Apakah seleksi sudah dilakukan, tapi tidak ada yang lulus. Ataukah
sengaja tidak direkrut. Kalau sengaja, berarti komisioner melanggar UU,”
ujar Abdullah melalui pesan elektroniknya kepada wartawan, Senin (17/10/2016).
Pasal 23 UU KPK diketahui berbunyi, “Tim Penasihat berfungsi
memberikan nasihat dan pertimbangan sesuai dengan kepakarannya kepada
Komisi Pernberantasan Korupsi dalam pelaksanaan tugas dan wewenang
Komisi Pemberantasan Korupsi”.
Baca Juga Ini; Hmmm .. H.Abdullah Hehamahua” Mantan Ketua Umum PB HMI serta Penasehat KPK RI, Ngisi Materi LK 1 HMI Komisariat STMIK MURA
Sementara jabatan penasihat KPK diketahui masih lowong sejak satu
tahun yang lalu.
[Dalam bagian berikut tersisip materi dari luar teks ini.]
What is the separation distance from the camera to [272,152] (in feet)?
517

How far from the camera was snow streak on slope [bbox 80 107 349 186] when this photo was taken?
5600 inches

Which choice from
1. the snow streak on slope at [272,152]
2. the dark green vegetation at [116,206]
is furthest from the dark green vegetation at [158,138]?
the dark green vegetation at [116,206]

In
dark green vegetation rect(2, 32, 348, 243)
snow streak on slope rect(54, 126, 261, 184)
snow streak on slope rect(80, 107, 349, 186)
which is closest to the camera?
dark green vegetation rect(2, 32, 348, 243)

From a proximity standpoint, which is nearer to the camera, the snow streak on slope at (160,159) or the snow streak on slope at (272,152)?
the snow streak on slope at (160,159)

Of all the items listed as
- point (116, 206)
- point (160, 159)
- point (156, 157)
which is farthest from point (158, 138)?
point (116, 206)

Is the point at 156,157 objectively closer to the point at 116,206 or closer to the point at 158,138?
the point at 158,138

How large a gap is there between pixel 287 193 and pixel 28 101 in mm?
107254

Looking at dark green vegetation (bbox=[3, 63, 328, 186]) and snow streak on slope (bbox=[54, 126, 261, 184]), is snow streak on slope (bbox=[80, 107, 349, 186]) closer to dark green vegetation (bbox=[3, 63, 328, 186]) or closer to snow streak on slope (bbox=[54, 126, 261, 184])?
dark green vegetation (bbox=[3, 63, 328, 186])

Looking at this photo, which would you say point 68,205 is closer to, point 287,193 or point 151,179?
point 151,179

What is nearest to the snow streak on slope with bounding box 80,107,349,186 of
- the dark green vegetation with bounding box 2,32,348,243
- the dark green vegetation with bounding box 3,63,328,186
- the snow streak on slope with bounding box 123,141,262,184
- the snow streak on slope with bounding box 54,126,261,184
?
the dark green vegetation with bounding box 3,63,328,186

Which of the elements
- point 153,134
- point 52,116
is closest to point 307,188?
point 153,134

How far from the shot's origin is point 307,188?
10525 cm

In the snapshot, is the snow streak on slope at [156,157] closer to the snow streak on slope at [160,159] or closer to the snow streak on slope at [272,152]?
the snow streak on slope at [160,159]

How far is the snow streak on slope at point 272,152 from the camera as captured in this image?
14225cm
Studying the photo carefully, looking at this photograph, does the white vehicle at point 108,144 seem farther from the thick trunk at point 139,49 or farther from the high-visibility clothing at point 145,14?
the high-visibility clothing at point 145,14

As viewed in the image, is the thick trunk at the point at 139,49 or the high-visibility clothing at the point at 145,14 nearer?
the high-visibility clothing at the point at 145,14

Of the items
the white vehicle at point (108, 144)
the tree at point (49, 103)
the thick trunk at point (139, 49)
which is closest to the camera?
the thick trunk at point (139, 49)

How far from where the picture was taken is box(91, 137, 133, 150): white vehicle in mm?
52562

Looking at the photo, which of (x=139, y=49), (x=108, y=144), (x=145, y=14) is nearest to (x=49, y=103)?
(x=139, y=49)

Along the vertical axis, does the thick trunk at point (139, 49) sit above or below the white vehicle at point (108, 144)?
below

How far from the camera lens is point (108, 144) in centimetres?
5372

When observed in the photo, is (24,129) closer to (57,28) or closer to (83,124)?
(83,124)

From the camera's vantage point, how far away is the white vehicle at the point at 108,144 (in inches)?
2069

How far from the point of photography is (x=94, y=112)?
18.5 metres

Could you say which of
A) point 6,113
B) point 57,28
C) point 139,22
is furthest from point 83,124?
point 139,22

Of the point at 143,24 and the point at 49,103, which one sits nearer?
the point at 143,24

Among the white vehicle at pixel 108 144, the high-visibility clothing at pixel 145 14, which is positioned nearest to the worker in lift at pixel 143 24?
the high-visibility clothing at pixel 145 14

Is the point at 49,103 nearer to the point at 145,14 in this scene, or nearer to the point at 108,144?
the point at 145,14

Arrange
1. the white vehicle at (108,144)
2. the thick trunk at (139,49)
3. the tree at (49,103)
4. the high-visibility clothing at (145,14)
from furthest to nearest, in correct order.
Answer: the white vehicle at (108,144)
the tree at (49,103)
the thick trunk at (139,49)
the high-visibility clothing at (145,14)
Terakhir, kursi penasihat KPK ditempati oleh Suwarsono.
Namun ia mengundurkan diri pada bulan April 2015.
Abdullah sangat meyanyangkan mengenai hal tersebut, sebab Suwarsono
adalah satu-satunya penasihat KPK. “Seharusnya posisi penasihat sudah
diisi lagi karena sudah lama kosong,” Tandasnya Abdullah, mantan Ketua Umum PB HMI Tahun 1979-1981 ini. (*).

Source, viva.co.id

No More Posts Available.

No more pages to load.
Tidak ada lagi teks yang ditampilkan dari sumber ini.